OP you're my sort of person. No bullshit, no mincing your words. Me and my sister are very close and I don't see a need for others. I'm always disappointed by people. I find it hard to relate to people my age but equally find a big age difference means you're at different stages in your life so it's hard to relate outside of work etc. I can make friends easily but I think I make it clear that I'm not interested in proper friendships.

Tantrictantrum · 26/01/2017 22:13

It's nice to know that maybe people just don't have room. I have a tendency to think it's my fault. Maybe it is sometimes but sometimes it might just be circumstances

OP posts:
Dappledsunlight · 26/01/2017 22:20

Interesting thread. I guess you pick up friends along the way in different contexts but I find as I get older, I can't be bothered with things I had to put up with.

Agree with other posters about: me, me, me people!

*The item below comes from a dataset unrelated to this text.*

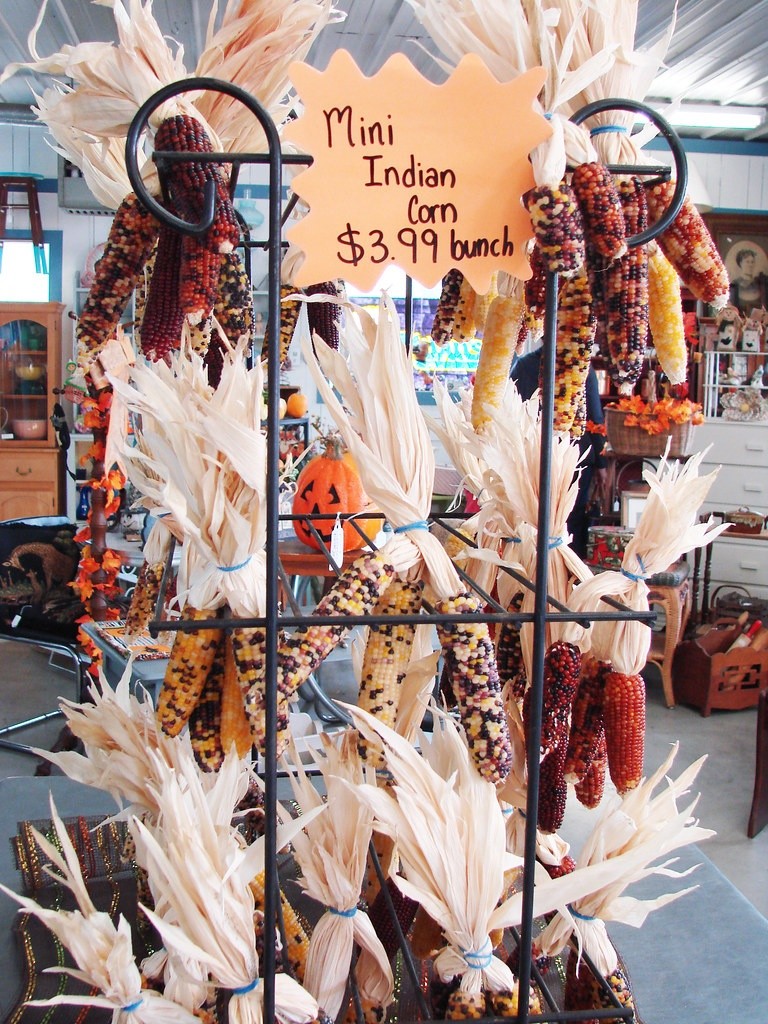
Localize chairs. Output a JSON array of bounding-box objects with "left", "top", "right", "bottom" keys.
[{"left": 1, "top": 516, "right": 98, "bottom": 762}]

Had a friend from a year long course I was on, lovely, but last phone call was ALL about her so that put me off and I just feel I can't be bothered with wasting time on that.
Met some mum friends through nursery years ago, but only 1 have remained mates 18 years later, but works because they're not too over demanding emotionally.
Have got friendly (rather than real friends) with colleagues and others being a walking group but I think friendship, like relationships, take time to nurture. I really miss having a really solid work friendship. Have some nice colleagues but no-one really arranges drinks after work (or maybe I'm not invited!) and people have family and commitments to get home too. I tend to arrange drinks, suggest pub nights, meals with female friends but get a bit fed up being the organiser so I wait and see if others will arrange but I'd be waiting a long time! That's why I joined a walking group with Dh because there's a social calendar and someone orgqnises it and you just pay and turn up. However, I do have a very close best friend who I've known since school and she's really the only person I could tell almost anything to.

Dappledsunlight · 26/01/2017 22:22

Oops sorry for spelling mistakes.... tired and not checking as I write!